For each line below that contains the word "Washington", make a copy.

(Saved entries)
----------------------------------------

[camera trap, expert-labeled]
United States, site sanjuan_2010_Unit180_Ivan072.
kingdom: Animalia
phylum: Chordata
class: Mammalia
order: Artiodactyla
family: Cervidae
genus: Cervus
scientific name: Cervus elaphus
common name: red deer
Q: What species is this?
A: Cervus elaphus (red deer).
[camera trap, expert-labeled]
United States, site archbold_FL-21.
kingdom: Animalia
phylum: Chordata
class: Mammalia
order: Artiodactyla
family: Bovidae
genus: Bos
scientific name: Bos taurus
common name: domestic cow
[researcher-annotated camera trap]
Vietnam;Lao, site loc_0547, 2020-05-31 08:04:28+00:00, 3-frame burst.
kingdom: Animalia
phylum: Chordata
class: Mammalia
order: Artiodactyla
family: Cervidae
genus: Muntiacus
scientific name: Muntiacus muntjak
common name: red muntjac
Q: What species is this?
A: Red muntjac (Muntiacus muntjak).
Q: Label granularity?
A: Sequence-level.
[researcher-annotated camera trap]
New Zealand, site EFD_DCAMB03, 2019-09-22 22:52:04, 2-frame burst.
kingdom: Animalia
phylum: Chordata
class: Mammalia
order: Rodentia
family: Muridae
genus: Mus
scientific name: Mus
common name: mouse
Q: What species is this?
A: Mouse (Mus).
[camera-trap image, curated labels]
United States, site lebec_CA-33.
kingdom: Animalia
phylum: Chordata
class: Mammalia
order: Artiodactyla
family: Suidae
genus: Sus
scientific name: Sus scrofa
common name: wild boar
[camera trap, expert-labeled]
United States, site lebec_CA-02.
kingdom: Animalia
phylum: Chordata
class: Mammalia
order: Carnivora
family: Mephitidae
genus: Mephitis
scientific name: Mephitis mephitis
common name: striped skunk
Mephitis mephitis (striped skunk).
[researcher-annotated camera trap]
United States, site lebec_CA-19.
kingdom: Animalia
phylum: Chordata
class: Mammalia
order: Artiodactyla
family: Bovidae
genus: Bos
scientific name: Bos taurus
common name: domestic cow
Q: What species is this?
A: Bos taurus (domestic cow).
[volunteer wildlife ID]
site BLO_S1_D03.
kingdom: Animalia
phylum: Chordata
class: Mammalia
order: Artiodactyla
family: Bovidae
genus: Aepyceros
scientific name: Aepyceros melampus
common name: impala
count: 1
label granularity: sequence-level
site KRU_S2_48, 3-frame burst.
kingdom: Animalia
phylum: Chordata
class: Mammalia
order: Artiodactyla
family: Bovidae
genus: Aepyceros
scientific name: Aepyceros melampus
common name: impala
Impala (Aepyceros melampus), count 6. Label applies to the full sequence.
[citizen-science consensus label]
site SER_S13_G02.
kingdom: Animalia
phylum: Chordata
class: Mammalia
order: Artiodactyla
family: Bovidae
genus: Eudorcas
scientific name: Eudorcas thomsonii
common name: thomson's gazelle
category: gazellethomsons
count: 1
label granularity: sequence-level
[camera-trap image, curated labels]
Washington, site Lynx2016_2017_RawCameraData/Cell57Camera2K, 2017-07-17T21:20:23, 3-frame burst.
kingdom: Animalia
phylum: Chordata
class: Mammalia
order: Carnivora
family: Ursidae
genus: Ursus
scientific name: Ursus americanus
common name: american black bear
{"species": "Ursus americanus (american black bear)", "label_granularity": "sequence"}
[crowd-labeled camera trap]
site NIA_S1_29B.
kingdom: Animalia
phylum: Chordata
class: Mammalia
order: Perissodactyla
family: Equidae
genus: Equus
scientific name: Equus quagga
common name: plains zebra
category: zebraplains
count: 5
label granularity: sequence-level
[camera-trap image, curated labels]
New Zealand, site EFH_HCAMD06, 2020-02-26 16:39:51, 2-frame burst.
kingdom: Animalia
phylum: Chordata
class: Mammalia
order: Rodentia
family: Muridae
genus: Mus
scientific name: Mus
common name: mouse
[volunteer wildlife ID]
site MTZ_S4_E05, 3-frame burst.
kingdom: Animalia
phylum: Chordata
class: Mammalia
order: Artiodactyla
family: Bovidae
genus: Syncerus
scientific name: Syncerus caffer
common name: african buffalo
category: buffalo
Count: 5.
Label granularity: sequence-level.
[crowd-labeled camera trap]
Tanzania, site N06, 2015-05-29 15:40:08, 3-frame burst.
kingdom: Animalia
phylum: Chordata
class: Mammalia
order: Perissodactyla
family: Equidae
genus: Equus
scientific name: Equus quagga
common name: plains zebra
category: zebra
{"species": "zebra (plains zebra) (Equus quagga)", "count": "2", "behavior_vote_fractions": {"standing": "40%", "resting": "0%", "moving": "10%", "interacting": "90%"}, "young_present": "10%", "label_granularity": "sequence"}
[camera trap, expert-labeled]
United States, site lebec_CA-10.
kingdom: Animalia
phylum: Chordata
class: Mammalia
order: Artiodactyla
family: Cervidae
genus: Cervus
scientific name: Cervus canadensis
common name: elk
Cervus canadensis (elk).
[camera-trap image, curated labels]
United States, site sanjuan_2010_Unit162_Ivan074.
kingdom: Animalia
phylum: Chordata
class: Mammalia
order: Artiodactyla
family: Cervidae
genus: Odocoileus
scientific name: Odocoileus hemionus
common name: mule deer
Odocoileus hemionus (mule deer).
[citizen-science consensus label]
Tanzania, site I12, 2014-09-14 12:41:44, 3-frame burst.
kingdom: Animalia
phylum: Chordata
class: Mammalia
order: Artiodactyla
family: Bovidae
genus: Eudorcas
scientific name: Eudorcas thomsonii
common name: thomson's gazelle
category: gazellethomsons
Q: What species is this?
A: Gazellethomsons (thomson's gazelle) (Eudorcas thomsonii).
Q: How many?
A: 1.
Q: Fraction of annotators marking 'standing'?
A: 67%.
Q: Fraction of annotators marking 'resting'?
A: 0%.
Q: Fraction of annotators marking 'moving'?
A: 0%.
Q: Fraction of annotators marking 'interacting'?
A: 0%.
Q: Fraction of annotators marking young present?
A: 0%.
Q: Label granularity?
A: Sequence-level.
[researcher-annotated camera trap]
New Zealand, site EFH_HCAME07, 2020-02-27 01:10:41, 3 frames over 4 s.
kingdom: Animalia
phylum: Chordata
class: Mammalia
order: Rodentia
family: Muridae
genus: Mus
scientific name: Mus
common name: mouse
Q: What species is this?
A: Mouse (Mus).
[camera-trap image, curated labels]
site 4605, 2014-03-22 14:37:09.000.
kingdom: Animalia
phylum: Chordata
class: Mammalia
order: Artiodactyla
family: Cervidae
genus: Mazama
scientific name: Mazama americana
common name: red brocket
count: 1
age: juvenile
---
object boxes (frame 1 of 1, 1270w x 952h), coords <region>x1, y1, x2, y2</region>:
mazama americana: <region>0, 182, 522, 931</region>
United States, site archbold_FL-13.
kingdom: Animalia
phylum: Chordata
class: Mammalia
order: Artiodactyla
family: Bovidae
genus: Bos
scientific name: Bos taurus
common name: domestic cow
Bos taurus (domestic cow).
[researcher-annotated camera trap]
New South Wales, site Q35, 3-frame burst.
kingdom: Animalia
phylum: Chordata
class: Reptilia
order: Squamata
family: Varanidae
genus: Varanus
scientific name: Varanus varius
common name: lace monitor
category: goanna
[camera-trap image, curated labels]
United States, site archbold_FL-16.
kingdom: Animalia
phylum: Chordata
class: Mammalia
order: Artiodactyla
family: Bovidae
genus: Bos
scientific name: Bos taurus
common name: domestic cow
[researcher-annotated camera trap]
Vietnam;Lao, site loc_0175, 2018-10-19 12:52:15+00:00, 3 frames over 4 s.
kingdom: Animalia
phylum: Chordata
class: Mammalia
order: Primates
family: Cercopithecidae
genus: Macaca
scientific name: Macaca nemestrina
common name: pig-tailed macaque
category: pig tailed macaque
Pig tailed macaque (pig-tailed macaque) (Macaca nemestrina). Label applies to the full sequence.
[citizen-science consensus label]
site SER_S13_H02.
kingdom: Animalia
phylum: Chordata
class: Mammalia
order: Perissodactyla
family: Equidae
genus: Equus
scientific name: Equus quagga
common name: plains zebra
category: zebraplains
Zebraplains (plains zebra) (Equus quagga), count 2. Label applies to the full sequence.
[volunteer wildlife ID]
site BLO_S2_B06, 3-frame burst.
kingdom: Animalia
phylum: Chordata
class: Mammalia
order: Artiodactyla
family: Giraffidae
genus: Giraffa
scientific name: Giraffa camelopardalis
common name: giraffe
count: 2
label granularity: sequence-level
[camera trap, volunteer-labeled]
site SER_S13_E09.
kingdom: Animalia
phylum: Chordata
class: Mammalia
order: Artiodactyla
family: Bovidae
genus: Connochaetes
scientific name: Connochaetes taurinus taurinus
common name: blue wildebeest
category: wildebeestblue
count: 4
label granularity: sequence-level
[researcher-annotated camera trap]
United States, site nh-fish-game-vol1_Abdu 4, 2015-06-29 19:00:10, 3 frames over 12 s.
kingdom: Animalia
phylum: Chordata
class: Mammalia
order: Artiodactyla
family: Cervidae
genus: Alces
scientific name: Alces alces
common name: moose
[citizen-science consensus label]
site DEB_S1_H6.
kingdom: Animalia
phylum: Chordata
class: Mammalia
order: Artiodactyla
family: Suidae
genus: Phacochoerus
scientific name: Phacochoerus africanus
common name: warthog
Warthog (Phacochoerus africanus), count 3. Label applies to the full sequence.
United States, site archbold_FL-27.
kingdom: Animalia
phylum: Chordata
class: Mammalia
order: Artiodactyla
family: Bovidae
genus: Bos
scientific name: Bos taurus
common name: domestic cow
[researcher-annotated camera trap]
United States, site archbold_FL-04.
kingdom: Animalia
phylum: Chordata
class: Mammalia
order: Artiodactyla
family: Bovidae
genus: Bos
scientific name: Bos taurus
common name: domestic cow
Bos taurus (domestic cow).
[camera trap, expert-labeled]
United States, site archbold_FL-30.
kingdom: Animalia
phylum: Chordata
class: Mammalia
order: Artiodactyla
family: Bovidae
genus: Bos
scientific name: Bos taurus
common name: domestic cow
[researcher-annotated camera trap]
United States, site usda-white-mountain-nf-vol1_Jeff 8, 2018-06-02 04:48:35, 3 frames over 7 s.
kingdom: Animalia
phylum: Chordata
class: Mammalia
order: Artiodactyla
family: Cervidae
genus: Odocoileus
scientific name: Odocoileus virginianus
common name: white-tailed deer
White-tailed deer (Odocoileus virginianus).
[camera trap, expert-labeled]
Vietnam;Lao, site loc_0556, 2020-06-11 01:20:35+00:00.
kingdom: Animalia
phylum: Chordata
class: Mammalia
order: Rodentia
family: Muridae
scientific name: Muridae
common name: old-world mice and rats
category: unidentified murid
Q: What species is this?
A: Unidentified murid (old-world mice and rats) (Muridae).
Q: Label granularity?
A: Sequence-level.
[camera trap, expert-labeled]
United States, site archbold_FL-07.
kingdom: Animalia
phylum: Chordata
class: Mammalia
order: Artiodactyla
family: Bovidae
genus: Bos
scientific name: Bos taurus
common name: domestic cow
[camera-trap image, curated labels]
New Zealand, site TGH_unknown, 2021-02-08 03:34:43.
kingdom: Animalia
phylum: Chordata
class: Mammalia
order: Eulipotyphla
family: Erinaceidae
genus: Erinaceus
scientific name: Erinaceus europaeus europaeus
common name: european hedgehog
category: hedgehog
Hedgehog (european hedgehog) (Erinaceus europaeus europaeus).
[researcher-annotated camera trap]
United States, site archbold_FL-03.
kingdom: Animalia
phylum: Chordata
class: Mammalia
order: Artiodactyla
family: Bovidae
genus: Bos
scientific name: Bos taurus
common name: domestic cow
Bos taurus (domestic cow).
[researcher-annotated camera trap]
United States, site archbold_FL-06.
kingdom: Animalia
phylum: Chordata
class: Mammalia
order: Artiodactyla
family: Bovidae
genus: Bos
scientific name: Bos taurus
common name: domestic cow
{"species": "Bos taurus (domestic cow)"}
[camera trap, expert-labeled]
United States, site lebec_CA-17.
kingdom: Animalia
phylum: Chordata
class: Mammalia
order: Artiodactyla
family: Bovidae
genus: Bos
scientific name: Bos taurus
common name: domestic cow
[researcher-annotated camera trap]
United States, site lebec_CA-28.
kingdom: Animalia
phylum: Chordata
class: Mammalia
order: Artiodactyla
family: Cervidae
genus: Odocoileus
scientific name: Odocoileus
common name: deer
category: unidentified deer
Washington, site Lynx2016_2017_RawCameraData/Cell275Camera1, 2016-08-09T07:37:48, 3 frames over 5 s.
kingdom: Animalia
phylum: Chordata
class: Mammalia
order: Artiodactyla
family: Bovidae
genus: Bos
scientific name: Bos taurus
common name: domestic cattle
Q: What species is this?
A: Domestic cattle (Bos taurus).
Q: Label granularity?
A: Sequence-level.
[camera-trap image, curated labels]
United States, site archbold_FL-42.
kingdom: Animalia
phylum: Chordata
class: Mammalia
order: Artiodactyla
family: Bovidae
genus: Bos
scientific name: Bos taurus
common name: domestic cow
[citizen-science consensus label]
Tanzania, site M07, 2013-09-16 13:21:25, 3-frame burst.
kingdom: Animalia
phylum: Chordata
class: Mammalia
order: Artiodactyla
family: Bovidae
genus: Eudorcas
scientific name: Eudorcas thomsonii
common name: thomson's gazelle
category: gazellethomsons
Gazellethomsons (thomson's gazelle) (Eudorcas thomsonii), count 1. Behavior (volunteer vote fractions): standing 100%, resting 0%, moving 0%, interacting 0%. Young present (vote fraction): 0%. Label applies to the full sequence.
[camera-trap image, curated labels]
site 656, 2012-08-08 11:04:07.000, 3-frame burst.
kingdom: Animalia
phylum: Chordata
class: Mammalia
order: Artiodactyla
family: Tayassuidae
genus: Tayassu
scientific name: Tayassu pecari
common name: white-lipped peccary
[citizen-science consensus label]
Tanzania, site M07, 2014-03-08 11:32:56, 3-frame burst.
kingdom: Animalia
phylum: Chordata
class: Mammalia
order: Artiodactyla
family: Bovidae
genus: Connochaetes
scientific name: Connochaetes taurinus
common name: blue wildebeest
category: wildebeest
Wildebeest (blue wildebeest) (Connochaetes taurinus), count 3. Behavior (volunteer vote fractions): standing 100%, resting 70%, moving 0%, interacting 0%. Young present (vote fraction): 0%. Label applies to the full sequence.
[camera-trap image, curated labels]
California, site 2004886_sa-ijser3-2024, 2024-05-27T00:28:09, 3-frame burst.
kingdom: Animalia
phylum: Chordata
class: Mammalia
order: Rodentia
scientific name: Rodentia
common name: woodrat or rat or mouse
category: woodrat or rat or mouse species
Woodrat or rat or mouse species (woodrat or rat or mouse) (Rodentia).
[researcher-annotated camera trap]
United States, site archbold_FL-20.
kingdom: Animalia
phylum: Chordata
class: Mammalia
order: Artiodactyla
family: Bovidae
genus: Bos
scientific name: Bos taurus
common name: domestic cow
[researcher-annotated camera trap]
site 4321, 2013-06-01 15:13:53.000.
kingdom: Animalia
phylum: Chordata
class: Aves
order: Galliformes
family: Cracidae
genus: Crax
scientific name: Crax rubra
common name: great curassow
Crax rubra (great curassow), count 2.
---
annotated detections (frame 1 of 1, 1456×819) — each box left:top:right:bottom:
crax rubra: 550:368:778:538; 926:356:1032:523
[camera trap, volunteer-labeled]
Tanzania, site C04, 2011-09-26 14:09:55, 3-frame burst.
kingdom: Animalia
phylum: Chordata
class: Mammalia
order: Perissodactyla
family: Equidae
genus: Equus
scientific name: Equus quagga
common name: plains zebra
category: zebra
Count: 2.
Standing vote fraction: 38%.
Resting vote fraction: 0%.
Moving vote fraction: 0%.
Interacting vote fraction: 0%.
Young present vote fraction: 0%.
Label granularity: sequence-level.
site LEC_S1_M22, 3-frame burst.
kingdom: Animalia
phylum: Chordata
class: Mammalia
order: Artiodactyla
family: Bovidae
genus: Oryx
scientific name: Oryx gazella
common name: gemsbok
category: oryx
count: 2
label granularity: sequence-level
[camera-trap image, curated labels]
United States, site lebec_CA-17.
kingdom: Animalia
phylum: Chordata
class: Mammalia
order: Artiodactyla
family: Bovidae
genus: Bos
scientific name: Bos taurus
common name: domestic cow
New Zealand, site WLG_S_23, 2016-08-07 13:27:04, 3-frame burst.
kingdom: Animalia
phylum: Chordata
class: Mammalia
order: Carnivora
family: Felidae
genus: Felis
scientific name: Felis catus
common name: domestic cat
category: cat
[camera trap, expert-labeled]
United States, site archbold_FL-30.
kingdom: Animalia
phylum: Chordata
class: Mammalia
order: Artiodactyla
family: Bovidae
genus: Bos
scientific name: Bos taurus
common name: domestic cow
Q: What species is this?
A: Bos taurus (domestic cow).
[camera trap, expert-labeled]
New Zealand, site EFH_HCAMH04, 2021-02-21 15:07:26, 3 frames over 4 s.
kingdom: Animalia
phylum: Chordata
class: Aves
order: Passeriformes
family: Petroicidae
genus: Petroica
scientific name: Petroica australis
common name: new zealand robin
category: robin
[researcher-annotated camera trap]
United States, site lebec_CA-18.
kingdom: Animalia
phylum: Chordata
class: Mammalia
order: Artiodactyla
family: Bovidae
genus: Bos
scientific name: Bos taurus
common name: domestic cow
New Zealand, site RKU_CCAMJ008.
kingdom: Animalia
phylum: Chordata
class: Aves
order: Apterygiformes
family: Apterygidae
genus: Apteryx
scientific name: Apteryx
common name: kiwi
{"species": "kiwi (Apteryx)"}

----------------------------------------

Answer section:
Washington, site Lynx2016_2017_RawCameraData/Cell57Camera2K, 2017-07-17T21:20:23, 3-frame burst.
Washington, site Lynx2016_2017_RawCameraData/Cell275Camera1, 2016-08-09T07:37:48, 3 frames over 5 s.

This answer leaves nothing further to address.